The popularity and usage of cloud computing has increased manifold in the last few years. From leading tech companies across the globe to startups, everyone wants to venture into this space. While it is the obligation of the cloud service provider to take responsibility for their infrastructure and ensure security and safety at all ends, sometimes it doesn’t quite happen.
Here we list a few instances of cloud outages from the year 2019 when the customer systems and devices were jeopardised due to these outages.
In May 2019, Salesforce faced one of its biggest service disruptions when the deployment of a database script to its Pardot Marketing Cloud ended up granting elevated permissions to regular users. The company had to block the users to prevent employees from stealing sensitive corporate data. It later had to block network access to other Salesforce services like Sales Cloud and Service Cloud to avoid further damage. As a result of this customers were unable to access Pardot Marketing Cloud for 20 hours and in addition, it took them 12 days to completely roll out other Salesforce services such as Sales Cloud and Service Cloud. The company later stated that a faulty database script had led to almost shut down its entire infrastructure and address the issue of broken user permissions.”
In August, an Amazon AWS US-EAST-1 datacenter in North Virginia experienced a power failure leading to the datacenter’s backup generators to start failing. It led to 7.5% of the EC2 instances and EBS volumes becoming unavailable. After the power was restored, Amazon determined that some EC2 instances and EBS volumes incurred hardware damage and the data stored on them were no longer recoverable. There was an extensive data loss for some customers proving that storing data in the cloud does not mean that it is completely safe and you do not also need a backup. It was one of the major instances of hardware failure in 2019 and proves that hosting data in the cloud is not always safe.
Many iCloud users across the globe briefly got the message of “Service Unavailable – DNS failure” for several hours in July. This widespread cloud outage affected services such as App Store, Apple Music, and Apple TV, Apple Books, Apple ID, Apple Music, Apple Music Subscriptions and more. While the issue has now been resolved, during the time of outage users could not use various functions such as Find My iPhone to locate their devices. The company stated that the cloud outage was a result of a ‘BGP route flap’ issue that caused severe packet loss for users in North America.

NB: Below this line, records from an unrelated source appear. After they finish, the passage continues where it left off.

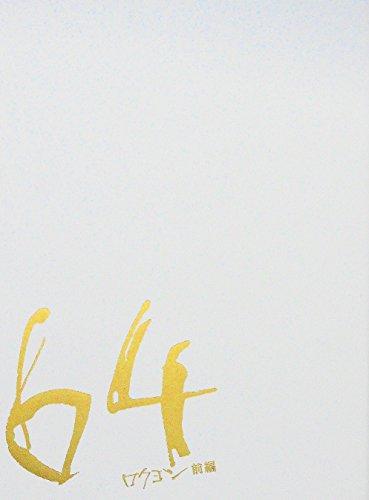 【映画パンフレット】 64-ロクヨン-前編 監督 瀬々敬久 キャスト 佐藤浩市、綾野剛、榮倉奈々、夏川結衣、緒形直人、窪田正孝、坂口健太郎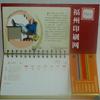 TA002管理秘籍纸架台历印刷厂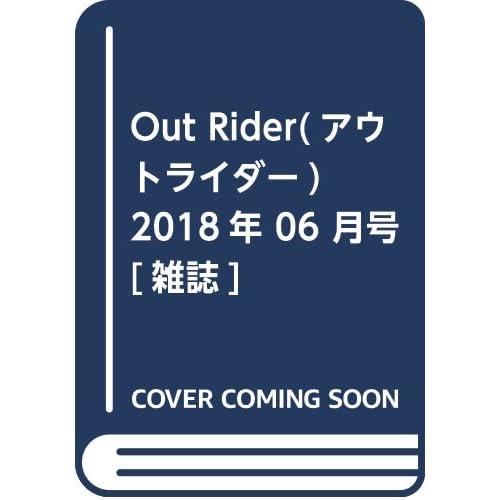 Out Rider(アウトライダー) 2018年 06 月号 [雑誌]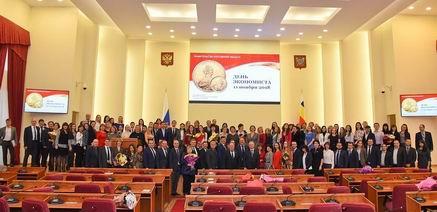На Дону поздравили экономистов с профессиональным праздником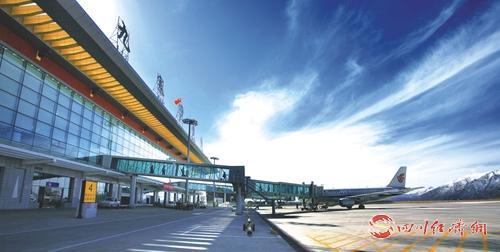 23(网)8月8日 九黄机场将恢复航班运行配图    图为九寨黄龙机场(四川省交投集团提供).jpg
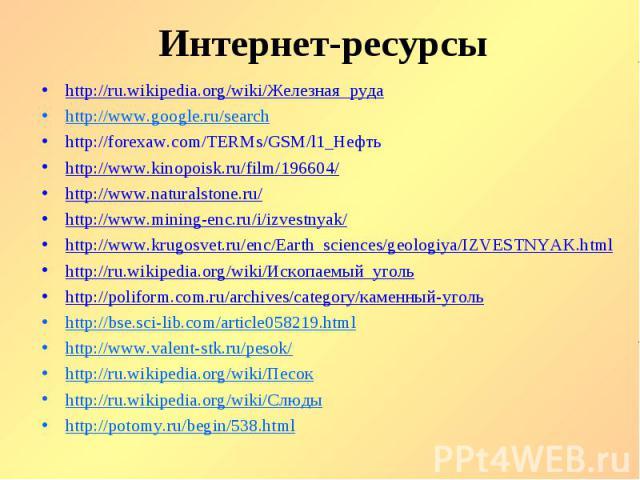 http://ru.wikipedia.org/wiki/Железная_руда http://ru.wikipedia.org/wiki/Железная_руда http://www.google.ru/search http://forexaw.com/TERMs/GSM/l1_Нефть http://www.kinopoisk.ru/film/196604/ http://www.naturalstone.ru/ http://www.mining-enc.ru/i/izves…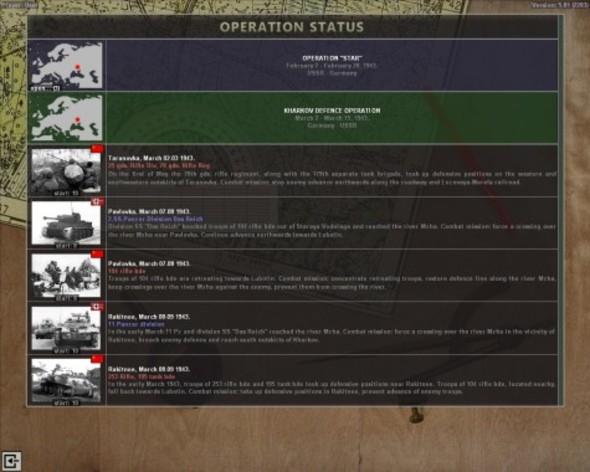 Screenshot 8 - Graviteam Tactics: Operation Star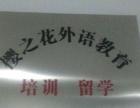 合肥较好的日语、英语、韩语培训-合肥樱之花外语学校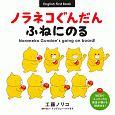 ノラネコぐんだん ふねにのる English First Book Noraneko Gundan's going o
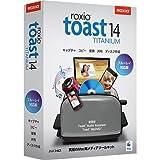 コーレル Toast 14 Titanium ブルーレイ対応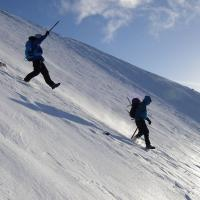 Introduction to Winter Walking (Age 16 plus) Image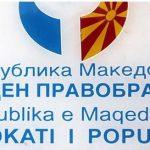 Телефонска линија за пријавување на изборни нерегуларности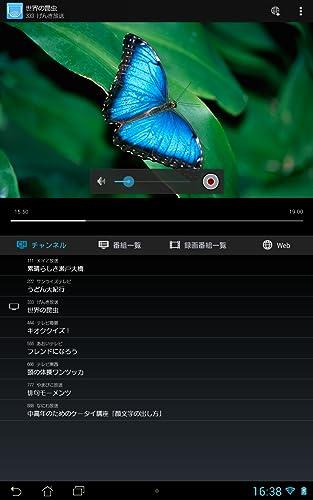 『ワイヤレスTV(StationTV) for Kindle』の3枚目の画像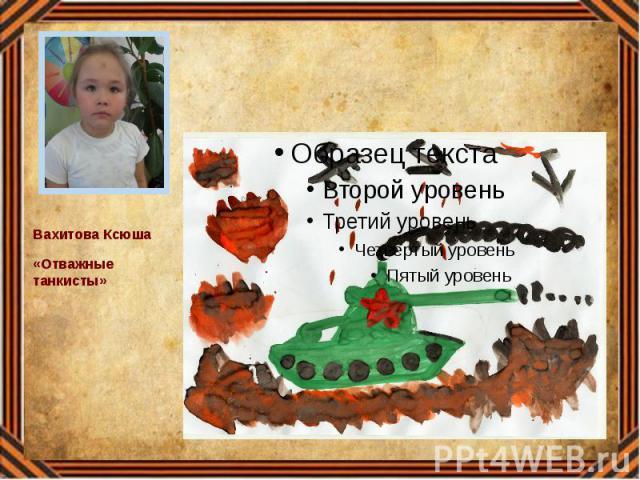 Вахитова Ксюша Вахитова Ксюша «Отважные танкисты»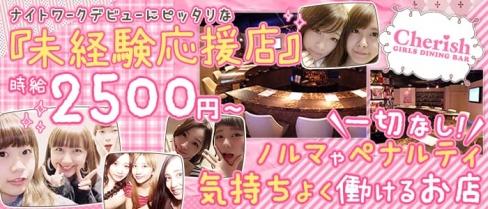 チェリッシュ1号店(GIRLS DINING BAR Cherish)【公式求人情報】(池袋ガールズバー)の求人・バイト・体験入店情報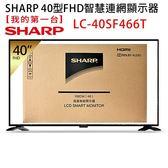 SHARP 40型FHD智慧連網顯示器+視訊盒 超薄邊框 日本.十代面板 LC-40SF466T 零利率【無基本安裝】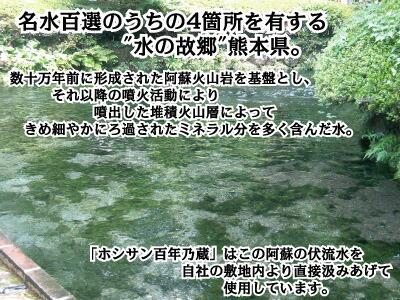 阿蘇伏流水 百年乃蔵2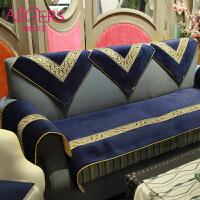 avigers春夏欧式沙发垫防滑沙发垫坐垫套简约沙发扶手巾布艺定做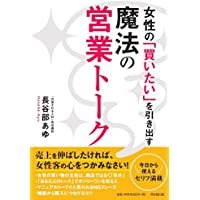 女性の「買いたい」を引き出す 魔法の営業トーク (DOBOOKS)
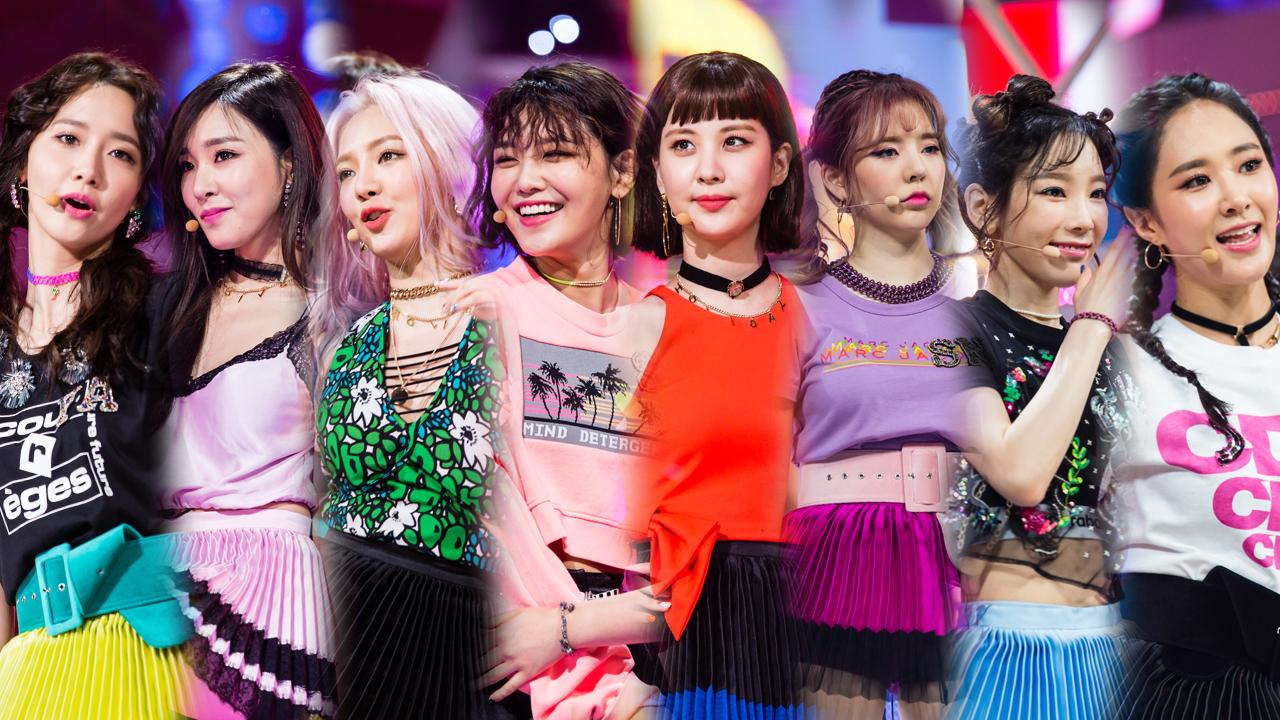 [923회] 지금도, 앞으로도, 영원히 '소녀시대' 썸네일 이미지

Even Microsoft faced its share of cloud outages this year affecting Azure, Microsoft 365, Dynamics, and DevOps. In May, Microsoft had to face an outage that lasted for more than an hour showing network connectivity errors in Microsoft Azure that deeply affected its cloud services including Office 365, Microsoft Teams, Xbox Live, and several others which are widely used by Microsoft’s commercial customers. Engineers identified the root cause to be an incorrect name server delegation issue that affected DNS resolution, network connectivity, and downstream impact. While the services were recovered, no customer DNS records were impacted during this incident.
Google Cloud Servers
The cloud servers in US-east1 region were cut off from the rest of the world as there was an issue with Cloud Networking and Load balancing. It caused physical damage to multiple concurrent fibre bundles that serve network paths in us-east1. Google carried out extensive mitigation work post that however, users faced increased latency.
Google Cloud Platform
Very recently Google Cloud Platform (GCP) was found experiencing major issues with services including cloud dataflow, cloud storage, compute engine, affecting multiple products globally. The company stated that its engineers are investigating the matter and will soon mitigate the incident. GCP stated that they have identified the cause and are currently rolling out mitigation. It seemed to have affected some Google Cloud APIs across us-east1, us-east4 and southamerica-east1, with some APIs impacted globally. It is also interesting to note that it came almost 20 days after users faced 100 per cent packet loss to and from ~20 per cent of instances in GCP’s us-west1-b region for two-and-a-half hours. The reason for the failure was its chubby lock system which resulted in the control plane losing and gaining leadership in short succession, company stated.
In July 2019, Cloudflare visitors s received 502 errors caused by a massive spike in CPU utilization on the network. The company said that the 30-minute outage was due to a CPU spike which, in turn, was caused by a bad software deploy that was rolled back. It immediately took to fixing the issue. The company also clarified that this was not an attack and that the internal team are performing a full post-mortem to understand how this occurred and how we prevent this from ever occurring again. Once the issue was fixed, the company stated that everything was back to normal and blamed their own software for the mishap.
Facebook and Instagram face outage
There were issues with Facebook and Instagram earlier this year which was caused due to a server configuration change. During the outage, users faced issues with Facebook-owned properties Instagram and WhatsApp for around 14 hours. Quite recently also users complained that Facebook stopped working and users were not able to carry activities such as sharing a new post or accessing messenger.